例えば私がプロ野球をほとんど観なくなったのは、子供が産まれて、夜7時がゴールデンタイムではなくなってしまったからだ(サッカーの代表戦とか、バレーボールとか、息子@5歳と一緒に観るけど、今何点!?あと何分!?あれは誰!?どっちが日本!?と、延々続く質問の相手をしながら試合を追っかけるのはやっぱしんどいっす、笑)。子持ち主婦スポーツウォッチャーのゴールデンタイムは、子供が寝てから深夜にかけて。音楽家という職業柄、もともと深夜は正しい生息時間帯。とは言え家事と子供にエネルギーありったけ持ってかれることも多く、現在いちばんの敵は睡魔という状態ではありますが(笑)。
ま、そんなわけで、時差のある海外スポーツの生中継はありがたい。テニスで言えば、私が全仏・全英に限ってハードウォッチするのは、中継が始まるのがこちらの夜9時〜12時前後という絶好のタイミングだからだ。連夜の寝不足に試合を観ながら沈没する日もありつつ(今年はサッカーのEUROも重なったし)、生放送にこだわる。ビデオに録って観ることはしない。

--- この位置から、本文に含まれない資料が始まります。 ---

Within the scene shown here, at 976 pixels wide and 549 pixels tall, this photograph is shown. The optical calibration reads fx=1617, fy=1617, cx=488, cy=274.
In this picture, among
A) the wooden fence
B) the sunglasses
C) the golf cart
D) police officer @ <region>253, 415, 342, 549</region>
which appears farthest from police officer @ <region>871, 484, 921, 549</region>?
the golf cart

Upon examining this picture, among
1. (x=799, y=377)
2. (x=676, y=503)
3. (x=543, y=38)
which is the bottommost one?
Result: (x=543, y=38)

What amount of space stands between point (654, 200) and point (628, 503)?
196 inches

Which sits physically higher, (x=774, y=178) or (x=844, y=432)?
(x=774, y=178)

2008年7月6日、テニス全英オープン男子決勝。試合開始予定は現地午後2時、こちらの午後10時。首尾良く子供を寝かしつけて、テレビの前でスタンバイオッケー。雨のため30分ほど遅れて、フェデラー対ナダル、3年連続同カードの頂上対決は始まった。今年もフルセット?、までは誰もが予想しつつ、期待しつつ。あの時、はげはげの芝生の上では勝負の女神が、作りかけの開閉式屋根の陰ではお天気の神さまが、きっとこっそりほくそ笑んでいたに違いない。なめんなよー。雲が切れて陽射しあふれるセンターコート。テニス史上最高の長くて深いドラマの幕は切って落とされた。
詳しい試合の経過は、きちんと伝えているところがたくさんあるので、細かくは触れない。ほとんど無骨なまでに直進し、自分を動かさなかったナダル。芝への自信とプライドで首の皮一枚つなぎながら、寄せては引くチャンスの波間でもがき続けたフェデラー。

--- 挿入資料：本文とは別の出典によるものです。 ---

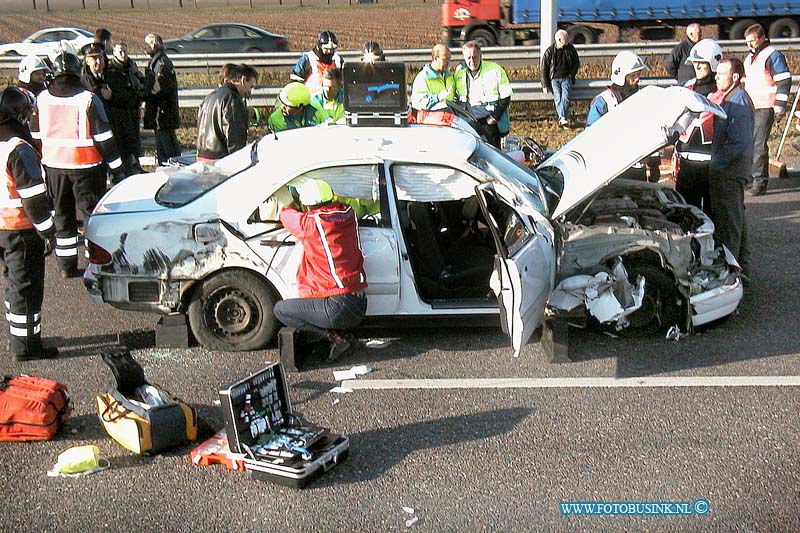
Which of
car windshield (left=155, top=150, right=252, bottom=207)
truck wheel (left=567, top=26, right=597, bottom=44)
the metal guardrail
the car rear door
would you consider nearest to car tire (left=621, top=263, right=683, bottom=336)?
the car rear door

1ゲームにも匹敵するような濃密な1ポイントの積み重ね。イレギュラー。強風。13日間の闘いであちこち芝のはがれたコートの上を横切る雲の影。タイブレーク。マッチポイントをかわしたフェデラーのバックハンドのパッシングショット。ゲーム間に混ざり合って鳴り響く「ロジャー!」コールと「ラファ!」コール。屋根のない最後のセンターコートとの別れを惜しむかのような雨による2度の中断。ロンドンの遅い日没。初めて見るウィンブルドンの夕暮れ。
期待通りのフルセット。ナダルワンブレークアップで迎えたファイナルセット第16ゲーム。フェデラーのフォアハンドがネットにかかり、合計62ゲーム、4時間48分の陣痛は、光の最後のひとひらが完全にフェイドアウトするのと同時に、新しい芝のチャンピオンを産み落として終わりを告げた。現地時間午後9時16分。試合開始から6時間46分。勝負の女神と、お天気の神さまの笑い声が聞こえるような気がした。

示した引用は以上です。